## 取り組む課題:
本文に書かれている内容から、次の問いに答えてください。
(a) 『ミラベルと魔法だらけの家』の上映時間はどれだけですか。
(b) 『あの夏のルカ』は何の賞にノミネートされましたか。
(c) 舞台の港町「ポルトロッソ」の名前は何から取られていますか。

## 本文:
家族全員が不思議な力を持っているのに、ひとりだけ「何もない」女の子が、迫る危機に立ち向かう物語だ。ラテン系の陽気な楽曲の数々と、舞台がほぼほぼ家の中だけなのにカラフルでギミック満載な画が続くのでとにかく楽しい。カーリーヘアーで眼鏡っ子のヒロイン、怪力を持つために周りから頼りにされるが故の悩みを持つお姉さん、シャイだけどヒロインと仲良しの5歳の男の子など、多彩で魅力的なキャラクター造形も見事。「疎外感」という普遍的な悩みに向き合う物語にはグッとくる方は多いはずだ。なお、劇場で同時上映されていた短編アニメ『ツリーから離れて』が本作と伝えているテーマの似た優れた作品なので、あわせて観てみてほしい。

『ミラベルと魔法だらけの家』(2021)の情報

監督:バイロン・ハワード、 ジャレド・ブッシュ
出演:ステファニー・ベアトリス、ジェシカ・ダロウ、マルーマ、ダイアン・ゲレロ ほか
1時間49分

Disney+で『ミラベルと魔法だらけの家』を観る

配信で観られるアカデミー賞ノミネート作⑭:『あの夏のルカ』

ノミネート:長編アニメ映画賞

海の中で暮らしていた「シー・モンスター」の男の子が、地上の世界へと足を踏み入れ、かけがえのない友情を育んでいくジュブナイル冒険物語だ。子どもは自転車レースに挑むまで努力を重ねるスポ根ものとして楽しめるし、大人は「あの頃にこういう友だちがいたなあ」というノスタルジーに浸れるだろう。人々の勝手な思い込みのせいで、身分を隠さなければならなくなる主人公の姿には、普遍的な差別や偏見についての問題提起も込められていた。ちなみにエンリコ・カサローザ監督は宮崎駿およびスタジオジブリ作品の大ファンで、舞台である北イタリアの港町の「ポルトロッソ」は、『紅の豚』(1992)の主人公の名前(および英題)の「PORCO ROSSO」から取られていたりもする。

## データ:
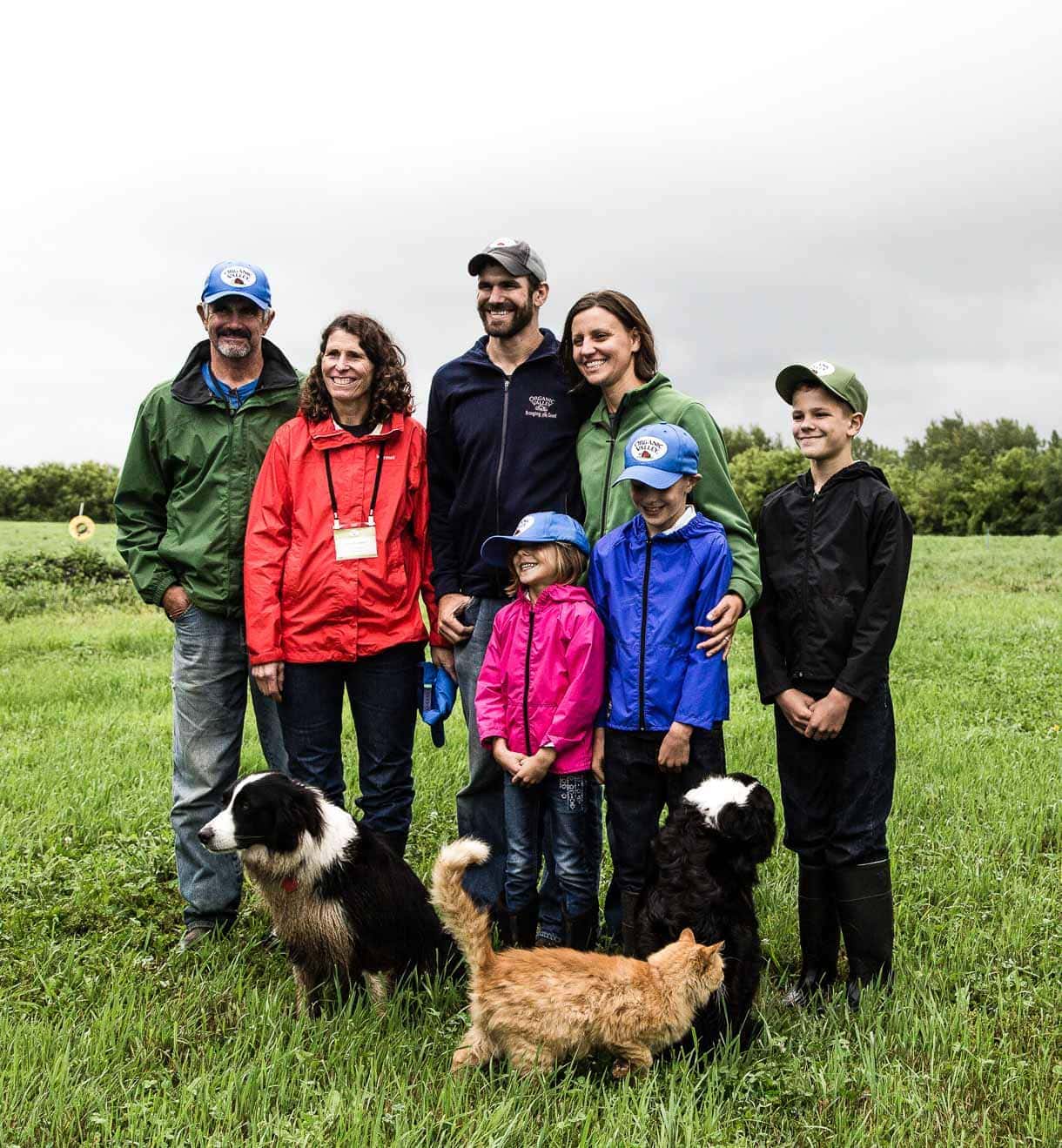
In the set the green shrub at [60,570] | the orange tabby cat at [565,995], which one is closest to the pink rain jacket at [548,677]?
the orange tabby cat at [565,995]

## 課題の解答:
(a) 1時間49分です。
(b) 長編アニメ映画賞です。
(c) 『紅の豚』(1992)の主人公の名前(および英題)である「PORCO ROSSO」から取られています。